CINCINNATI (Reuters) - Lawyers on both sides in the trial of a white former University of Cincinnati police officer who fatally shot a black motorist and whose two cases ended in mistrials said on Wednesday they previously discussed a plea agreement.
Officer Ray Tensing was charged with murder and voluntary manslaughter, but the juries at both trials, including one last month, could not agree on a verdict.
Prosecutors are still free to pursue a third trial against Tensing, but have not disclosed their plans. However, attorneys for both sides said that before the second trial, prosecutors indicated they would accept a deal for the lesser charge of reckless homicide.
The incident occurred in July 2015 and was captured by Tensing’s body camera. He had stopped Samuel DuBose, 43, for missing a front license plate on his car. Tensing testified during both trials that he feared for his life and shot once, hitting DuBose in the head.
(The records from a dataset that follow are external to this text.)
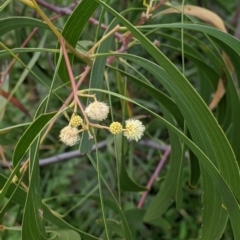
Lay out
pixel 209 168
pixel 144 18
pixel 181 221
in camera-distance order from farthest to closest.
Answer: pixel 181 221
pixel 144 18
pixel 209 168

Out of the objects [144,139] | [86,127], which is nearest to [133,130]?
[86,127]

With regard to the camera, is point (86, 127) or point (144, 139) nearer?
point (86, 127)

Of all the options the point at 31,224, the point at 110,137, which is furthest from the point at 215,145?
the point at 110,137

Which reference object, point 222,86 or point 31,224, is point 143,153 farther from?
point 31,224

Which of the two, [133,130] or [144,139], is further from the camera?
[144,139]

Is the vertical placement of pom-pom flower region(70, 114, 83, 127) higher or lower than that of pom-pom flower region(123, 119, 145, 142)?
lower

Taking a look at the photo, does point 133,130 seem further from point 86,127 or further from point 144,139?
point 144,139

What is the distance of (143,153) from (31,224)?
1168 mm

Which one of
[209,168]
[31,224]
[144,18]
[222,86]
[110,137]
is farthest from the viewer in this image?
[110,137]

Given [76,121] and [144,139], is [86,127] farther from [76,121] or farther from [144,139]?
[144,139]

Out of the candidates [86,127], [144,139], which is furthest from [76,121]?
[144,139]

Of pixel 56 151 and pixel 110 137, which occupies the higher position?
pixel 110 137

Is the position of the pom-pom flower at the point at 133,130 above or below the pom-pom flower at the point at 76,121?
above

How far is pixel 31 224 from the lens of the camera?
661mm
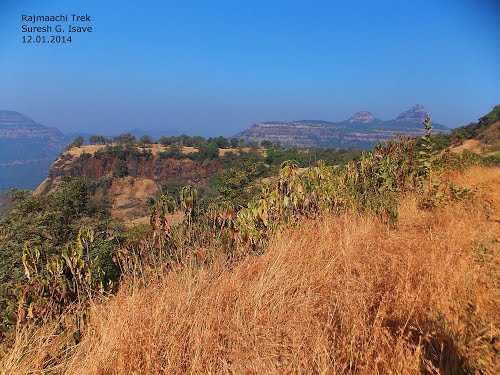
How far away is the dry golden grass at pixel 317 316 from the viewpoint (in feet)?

An attorney for Tensing and a spokeswoman for the prosecutor’s office said that prior to the start of the second trial the sides discussed a possible plea agreement.
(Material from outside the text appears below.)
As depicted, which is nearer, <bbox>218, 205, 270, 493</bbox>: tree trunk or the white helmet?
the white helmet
Julie Wilson, a spokeswoman for the Hamilton County Prosecutor’s Office, told Reuters by telephone that prosecutor Joe Deters and Tensing’s attorney, Stew Mathews, discussed a possible agreement after running into each other on the street.
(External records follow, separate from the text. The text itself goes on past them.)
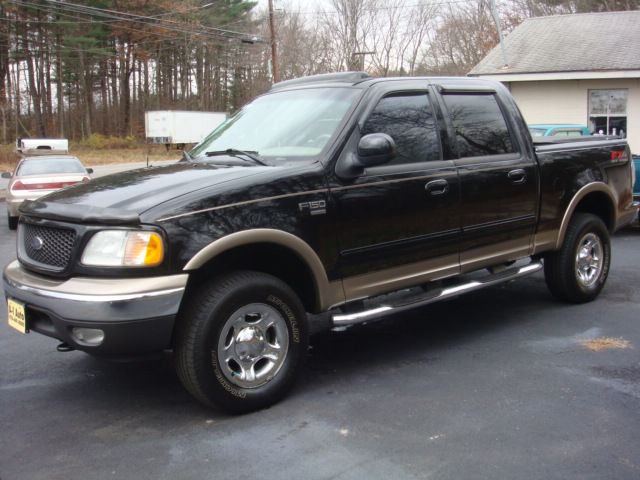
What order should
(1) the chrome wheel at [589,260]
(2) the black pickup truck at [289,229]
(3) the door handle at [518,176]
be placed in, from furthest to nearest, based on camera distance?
(1) the chrome wheel at [589,260] < (3) the door handle at [518,176] < (2) the black pickup truck at [289,229]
“Obviously, I don’t have the exact words, but that Mr. Deters said to Mr. Mathews, ‘If the defendant came to us with some possible plea, and it could be something like a reckless homicide, that we would consider it, and discuss it with the family,’” Wilson said.
“Mathews made (it) clear that the defendant would not take any kind of plea to a felony,” she added.
It was unclear when and where the discussions between the two attorneys took place.
Mathews confirmed the two sides had discussed a plea agreement and said one was offered, but declined to provide details.
“It was offered, but I’m not going to go into it any further,” he told Reuters.
The university police fired Tensing after he was charged. DuBose’s shooting added to the debate in the United States over the use of excessive force by police, especially against minorities.
The second mistrial was called after a police officer in Minnesota was acquitted of killing a black motorist and two days after a former Milwaukee cop was found not guilty of reckless homicide in the fatal shooting of a black man.